When they arrive, they'll find an institution coping with a 66 percent drop in its state funding.
In the 2009 school year, the state sent about $2.9 million to the University Center of Lake County, which had 1,890 students in 2009-2010. Last week, the Illinois Board of Higher Education ratified a budget that reduces that number to $1 million.
There were incremental cuts in the years in between.
"This is not a level we can get used to," said Anne Kaplan, chair of the center's board and a vice president at Northern Illinois University, which offers classes in Grayslake.
Kaplan says the center's greatest strength -- the collaboration of more than a dozen universities -- is also a weakness in attracting funding because not many people feel a real ownership of the project.
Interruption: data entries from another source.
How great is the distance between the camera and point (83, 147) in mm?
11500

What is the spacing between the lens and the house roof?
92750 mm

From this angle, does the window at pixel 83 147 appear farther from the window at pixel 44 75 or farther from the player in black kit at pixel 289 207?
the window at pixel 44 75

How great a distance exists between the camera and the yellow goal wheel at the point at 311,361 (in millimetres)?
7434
But in an area of the state without many four-year university options, the University Center, she says, offers an efficient way to hold classes at a time when unemployment has more people looking for education opportunities.
"I think the state has an interest in seeing this experiment through," Kaplan said.
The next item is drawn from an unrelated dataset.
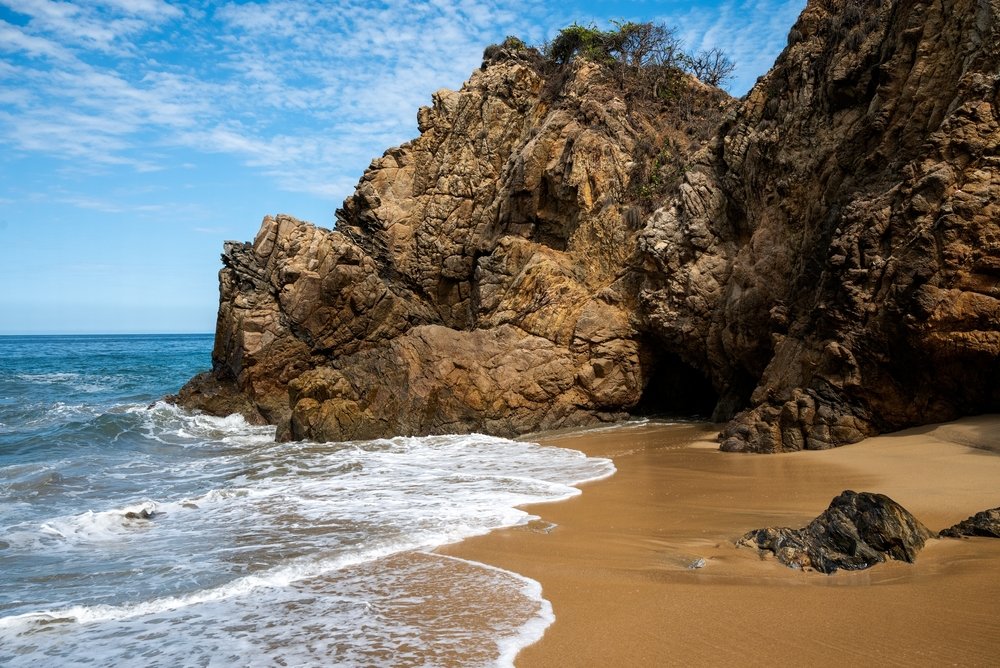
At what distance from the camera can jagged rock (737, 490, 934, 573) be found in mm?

Despite the severe funding cut, officials say the center will keep offering services in the hope that state finances eventually will improve.
A librarian at the Grayslake facility was cut back to part time previously. Now, that job has been eliminated completely. The Waukegan campus will be closed during the day except when classes are being offered.
Marketing costs were cut, even though marketing helps bring in money by drawing companies to use the Grayslake building as a conference center.
"It can be a vicious cycle," said center Executive Director Gary Grace.
It's possible that lawmakers later this year could approve more spending throughout state government, including a little more for the University Center.
Illinois Board of Higher Education Executive Director George Reid said the group lobbied lawmakers hard for the center and will continue to do so.
"We understand the severe disadvantage that has been placed on the center," he said.
Lawmakers, though, could be hesitant to spend more. They're facing intense public pressure to get the state budget under control. And requests for more state money continue to come from almost every interest in Illinois.
That includes public universities throughout Illinois, many of which offer classes in Lake County. What programs are available in the suburbs ultimately could depend on how well the state's various schools are doing and whether they can afford offering classes in Grayslake.
The center, to help raise money, is charging the schools more to rent space to hold classes on site. But those schools also have seen their budgets cut, though not as drastically as University Center's.
"Many of the member institutions are going through the same thing," Kaplan said.